- Défis:
• 1. Répondez à ces questions d'après le texte sur le financement des infrastructures publiques :
(a) À combien le déficit en infrastructure du Canada est-il évalué ?
(b) Quelle part de l'infrastructure publique du pays relève des municipalités ?
(c) Quelle somme le gouvernement fédéral avait-il promis d'investir dans la « phase 1 » de son programme d'infrastructure, et sur combien d'années ?
• 2. Prolongez le texte sur le financement des infrastructures publiques à partir de sa dernière phrase.

- Document:
Le financement de l’infrastructure publique est un excellent investissement. Il permet en effet d’offrir des services publics importants qui améliorent la qualité de vie des citoyens, en plus d’avoir des effets économiques positifs importants à court et à long terme.
À court terme, l’investissement public dans l’infrastructure est l’une des façons les plus efficaces de stimuler la croissance économique et de créer des emplois. À long terme, l’infrastructure publique améliore la vie de tous, accroît la productivité, réduit les coûts des entreprises et aide à stimuler l’investissement privé.
Le déficit en infrastructure du Canada est évalué à plus de 150 milliards de dollars. La Fédération canadienne des municipalités (FCM) estime qu’il faudrait investir plus de 50 milliards de dollars uniquement pour la réfection des installations municipales d’eau et d’eaux usées en mauvais état ou en très mauvais état. Les administrations municipales assument aussi une bonne partie des coûts d’infrastructure additionnels des mesures d’adaptation et d’atténuation face aux changements climatiques. Les inondations de 2013 ont coûté trois milliards de dollars au gouvernement de l’Alberta et à la Ville de Toronto. Le coût annuel des catastrophes naturelles s’élèvera à cinq milliards de dollars d’ici 2020 et à plus de 20 milliards en 2050.
Avec des taux d’intérêt qui se maintiennent à leur plus bas, le moment est idéal pour que les gouvernements investissent dans l’infrastructure. Malgré des niveaux de dépenses en capital plus élevés, le coût du service de la dette pour les administrations municipales équivaut en moyenne à 2,5 pour cent du total des revenus, soit moins de la moitié de ce qu’il était entre 1990 et 2005. Ce coût est aussi nettement inférieur aux restrictions sur le service de la dette imposées par les provinces aux municipalités qui sont généralement de 20 ou 30 pour cent des revenus. Les municipalités jouissent donc d’une marge de manœuvre amplement suffisante pour emprunter à faible coût afin d’entreprendre des investissements en capital. C’est encore plus vrai si elles empruntent par l’entremise d’organismes municipaux de financement public.
Les municipalités sont responsables d’environ 60 pour cent de l’infrastructure publique au pays, mais elles reçoivent à peine 12 cents de chaque dollar d’impôt. Les gouvernements fédéral et provinciaux doivent fournir une aide directe aux administrations municipales pour investir en infrastructure. Le budget fédéral de 2016 justifiait un certain optimisme en ce sens, mais ses promesses ne se sont pas concrétisées.
Le budget de 2016 : un bon début
Dans le budget fédéral de 2016, le gouvernement s’était engagé à investir 11,9 milliards de dollars sur cinq ans dans le cadre de la « phase 1 » de son programme d’infrastructure :
- 3,4 milliards de dollars sur trois ans pour la mise à niveau et l’amélioration des réseaux de transport en commun.

- Données fournies:
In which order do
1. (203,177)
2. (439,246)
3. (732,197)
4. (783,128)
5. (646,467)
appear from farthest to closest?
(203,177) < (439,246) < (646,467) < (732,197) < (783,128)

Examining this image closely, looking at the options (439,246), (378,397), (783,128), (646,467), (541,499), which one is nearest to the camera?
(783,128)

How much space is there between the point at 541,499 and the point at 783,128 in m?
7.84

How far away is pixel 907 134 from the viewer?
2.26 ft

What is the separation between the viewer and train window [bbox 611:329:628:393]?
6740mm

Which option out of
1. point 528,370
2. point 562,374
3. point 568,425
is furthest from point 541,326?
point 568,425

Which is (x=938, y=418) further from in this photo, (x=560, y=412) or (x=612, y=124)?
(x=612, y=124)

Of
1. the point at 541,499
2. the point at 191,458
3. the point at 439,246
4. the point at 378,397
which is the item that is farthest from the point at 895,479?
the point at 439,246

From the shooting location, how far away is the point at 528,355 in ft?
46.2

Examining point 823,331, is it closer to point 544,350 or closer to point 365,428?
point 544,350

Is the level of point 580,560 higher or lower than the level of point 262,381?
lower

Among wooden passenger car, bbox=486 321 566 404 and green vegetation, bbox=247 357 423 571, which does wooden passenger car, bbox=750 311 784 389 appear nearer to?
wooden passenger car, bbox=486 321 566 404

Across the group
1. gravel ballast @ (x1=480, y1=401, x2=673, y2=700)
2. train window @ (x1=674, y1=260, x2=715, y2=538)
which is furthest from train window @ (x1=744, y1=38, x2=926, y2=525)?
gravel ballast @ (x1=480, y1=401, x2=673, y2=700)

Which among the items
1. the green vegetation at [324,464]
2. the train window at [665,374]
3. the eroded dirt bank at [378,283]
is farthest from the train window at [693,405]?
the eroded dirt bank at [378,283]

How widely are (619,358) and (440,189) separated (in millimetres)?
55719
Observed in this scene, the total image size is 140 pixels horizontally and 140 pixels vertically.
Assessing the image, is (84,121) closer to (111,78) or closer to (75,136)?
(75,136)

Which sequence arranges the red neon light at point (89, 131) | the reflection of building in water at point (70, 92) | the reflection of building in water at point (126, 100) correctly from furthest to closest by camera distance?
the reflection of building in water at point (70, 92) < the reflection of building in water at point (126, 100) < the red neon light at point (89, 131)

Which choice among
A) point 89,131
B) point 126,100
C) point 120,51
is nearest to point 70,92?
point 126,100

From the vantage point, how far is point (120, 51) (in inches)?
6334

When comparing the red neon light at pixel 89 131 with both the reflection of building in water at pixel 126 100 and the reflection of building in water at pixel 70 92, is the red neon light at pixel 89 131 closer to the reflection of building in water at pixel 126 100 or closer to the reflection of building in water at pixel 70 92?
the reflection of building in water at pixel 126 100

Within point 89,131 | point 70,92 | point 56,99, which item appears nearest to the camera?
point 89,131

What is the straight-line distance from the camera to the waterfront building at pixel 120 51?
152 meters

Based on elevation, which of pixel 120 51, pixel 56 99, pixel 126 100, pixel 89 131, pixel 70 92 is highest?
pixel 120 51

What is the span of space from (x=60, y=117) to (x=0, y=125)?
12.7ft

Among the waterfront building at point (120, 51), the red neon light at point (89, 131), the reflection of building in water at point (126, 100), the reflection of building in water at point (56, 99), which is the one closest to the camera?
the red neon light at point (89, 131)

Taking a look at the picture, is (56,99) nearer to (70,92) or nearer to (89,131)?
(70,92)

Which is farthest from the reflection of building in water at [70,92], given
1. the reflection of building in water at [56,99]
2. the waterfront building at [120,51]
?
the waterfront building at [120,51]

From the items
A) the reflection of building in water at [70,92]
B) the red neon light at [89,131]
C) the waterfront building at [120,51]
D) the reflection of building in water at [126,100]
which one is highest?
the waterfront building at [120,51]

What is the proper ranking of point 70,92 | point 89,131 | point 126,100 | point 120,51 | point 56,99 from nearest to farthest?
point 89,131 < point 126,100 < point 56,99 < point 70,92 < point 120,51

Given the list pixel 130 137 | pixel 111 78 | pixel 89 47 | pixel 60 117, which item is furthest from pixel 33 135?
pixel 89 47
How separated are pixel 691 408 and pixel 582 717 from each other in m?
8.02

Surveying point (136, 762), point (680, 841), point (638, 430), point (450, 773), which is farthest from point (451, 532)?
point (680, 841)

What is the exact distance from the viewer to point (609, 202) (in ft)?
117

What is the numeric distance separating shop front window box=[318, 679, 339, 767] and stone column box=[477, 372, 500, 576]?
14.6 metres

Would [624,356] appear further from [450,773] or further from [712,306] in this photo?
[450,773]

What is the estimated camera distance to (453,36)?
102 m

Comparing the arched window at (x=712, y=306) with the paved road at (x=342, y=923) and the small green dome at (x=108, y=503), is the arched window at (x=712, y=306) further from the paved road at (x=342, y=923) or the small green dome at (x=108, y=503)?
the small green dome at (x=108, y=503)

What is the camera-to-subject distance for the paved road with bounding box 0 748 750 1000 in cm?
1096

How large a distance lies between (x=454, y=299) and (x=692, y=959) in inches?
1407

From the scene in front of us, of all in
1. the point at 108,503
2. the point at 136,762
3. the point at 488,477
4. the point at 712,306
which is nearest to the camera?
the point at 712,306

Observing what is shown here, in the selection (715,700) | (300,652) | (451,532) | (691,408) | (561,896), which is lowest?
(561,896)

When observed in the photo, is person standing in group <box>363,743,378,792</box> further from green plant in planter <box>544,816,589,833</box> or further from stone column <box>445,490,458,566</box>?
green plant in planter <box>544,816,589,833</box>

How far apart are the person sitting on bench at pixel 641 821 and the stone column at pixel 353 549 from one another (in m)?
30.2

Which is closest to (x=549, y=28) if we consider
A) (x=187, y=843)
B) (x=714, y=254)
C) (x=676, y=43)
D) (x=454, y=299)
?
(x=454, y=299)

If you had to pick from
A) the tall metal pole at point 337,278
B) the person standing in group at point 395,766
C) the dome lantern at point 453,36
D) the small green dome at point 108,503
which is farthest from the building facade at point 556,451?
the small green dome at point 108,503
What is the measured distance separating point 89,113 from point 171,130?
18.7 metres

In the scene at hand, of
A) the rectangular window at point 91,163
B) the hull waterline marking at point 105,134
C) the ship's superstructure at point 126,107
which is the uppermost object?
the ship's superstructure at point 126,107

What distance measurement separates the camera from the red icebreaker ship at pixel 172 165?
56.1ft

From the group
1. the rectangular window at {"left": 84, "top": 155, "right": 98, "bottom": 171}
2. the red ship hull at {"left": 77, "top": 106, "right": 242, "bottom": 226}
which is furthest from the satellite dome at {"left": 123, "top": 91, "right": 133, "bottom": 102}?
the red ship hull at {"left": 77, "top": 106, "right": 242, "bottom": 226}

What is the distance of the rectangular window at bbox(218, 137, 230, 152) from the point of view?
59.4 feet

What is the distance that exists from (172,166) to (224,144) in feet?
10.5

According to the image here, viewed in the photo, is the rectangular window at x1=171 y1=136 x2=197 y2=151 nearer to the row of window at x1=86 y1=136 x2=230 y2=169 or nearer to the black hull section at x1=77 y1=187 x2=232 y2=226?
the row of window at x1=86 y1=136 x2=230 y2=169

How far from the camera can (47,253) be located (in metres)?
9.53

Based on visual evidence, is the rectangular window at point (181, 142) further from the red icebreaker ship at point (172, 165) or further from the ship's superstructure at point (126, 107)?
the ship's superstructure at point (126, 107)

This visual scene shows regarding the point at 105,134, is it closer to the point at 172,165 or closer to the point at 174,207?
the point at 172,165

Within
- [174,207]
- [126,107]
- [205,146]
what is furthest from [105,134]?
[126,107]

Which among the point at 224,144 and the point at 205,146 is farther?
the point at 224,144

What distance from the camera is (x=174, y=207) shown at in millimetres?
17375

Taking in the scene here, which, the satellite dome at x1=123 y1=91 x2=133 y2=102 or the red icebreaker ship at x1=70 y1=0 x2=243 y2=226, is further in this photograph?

- Résultats par tâche:
• 1.
(a) À plus de 150 milliards de dollars.
(b) Environ 60 pour cent.
(c) 11,9 milliards de dollars sur cinq ans.

• 2.
- 5 milliards de dollars sur cinq ans dans les projets d’infrastructure d’eau et d’eaux usées et d’infrastructure verte.
- 3,4 milliards de dollars sur cinq ans dans l’infrastructure sociale, ce qui inclut le logement social, les garderies, l’infrastructure récréoculturelle et les installations de soins de santé communautaires dans les réserves.
Une somme de 2,5 milliards de dollars précédemment réservée à l’infrastructure avait été réaffectée aux établissements postsecondaires et à l’accès à Internet haute vitesse en 2016‑2017. Ainsi, l’engagement total dans l’infrastructure pour 2016‑2017 était de 14,4 milliards de dollars.
Le budget 2017 précisait que l’essentiel de cet argent serait dépensé d’ici 2018‑2019, à l’expiration du Fonds pour l’infrastructure de transport en commun et du Fonds pour l’eau potable et le traitement des eaux usées.
Le budget de 2017 : des signes inquiétants
Le budget fédéral de 2017 prévoyait encore plus de dépenses fédérales en infrastructure à long terme, mais on y trouvait aussi des signes inquiétants quant à la volonté réelle d’Ottawa de financer l’infrastructure à long terme.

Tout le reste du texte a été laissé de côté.